The four-dimensional professor

 In a complex and changing academic context, early career academics must be aware of the many dimensions that academic work involves. In whatever discipline or field you are building your career, there are global challenges that cannot be ignored, alongside global efforts to address these challenges, such as the UN SDGs. We are in the midst of the threat of climate change wreaking havoc across the Global South, and just survived one of the most deadly global pandemics in human history; there are massive technological advancement and an incisive digital transformation underway with AI offering huge opportunities as well as challenges and threats. In the midst of this, academic work must provide equitable quality education and contribute to deep societal transformation, especially in post-colonial and post-conflict societies in the Global South. In short: we need a new generation of academics who can provide transformative leadership across the multiple functions of academic work; academic game-changers.

What are those dimensions?









Among the top-of-mind academic work functions are:

  • Teaching & Advising
  • Community engagement
  • Development & support
  • Research & knowledge production
  • Reflective practice
  • Academic citizenship
In the dimension of research, knowledge production and reflective practice (and its interrelation with community engagement, as well as teaching, advising and academic citizenship,) developing an identity as researcher-academic is becoming increasingly important. My argument is that the conception of the 'teacher-academic' of previous centuries has given way to that of the 'researcher-academic' in the last fifty years or so, increasingly ubiquitously, not anymore in the exception of the 'star research professor' but it is the new normal.
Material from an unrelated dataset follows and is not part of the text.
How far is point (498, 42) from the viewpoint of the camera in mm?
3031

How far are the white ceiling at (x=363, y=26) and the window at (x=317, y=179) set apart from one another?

In this new normal, the 'researcher-academic' is a professor who takes the leap into the 'fourth dimension' - leading in knowledge creation, policy influence, partnerships, transformation and sustainability. 
















This transformation of the academic work and the workplace, there are naturally tensions. In the 'fourth dimension' - determining knowledge production - the three-dimensional professor of old becomes a digitally-enhanced, natural and artificial intelligence-connected, multiverse being; but tensions abound. I have not even reflected on many of them related to the digital and AI connection yet, but rather on some of the 'old' vs. 'new' tensions, like at the very basic level, of taking the leap from scholar to researcher; tensions between type 1 and type 2 knowledges; collaboration (with other human and machine colleagues) or working in the hermetically, and so forth.
















The fourth dimension is also the one where dreams become reality in ways that a 20th century steel and mortar generation still feels hard to grapple with; the creation of international consortia, policy laboratories, global research studios, and so forth, has become cost-neutral. The most precious resource remains time (money has always been a distraction)! 

And like MS and others have long discovered, the true value is not in owning the application, but developing and maintaining the platform. Hence, a key issue - undervalued but of paramount importance - is to be in the centre of the knowledge process as owner and editor of knowledge platforms, like scholarly journals.

I'll leave this here; many of these thoughts are ready for building up, critiquing, developing. I'll love to hear from you. 

(A detailed version of this discourse was delivered by me as keynote at the Research Indaba, Tshwane University of Technology, Pretoria, 11 October 2024.)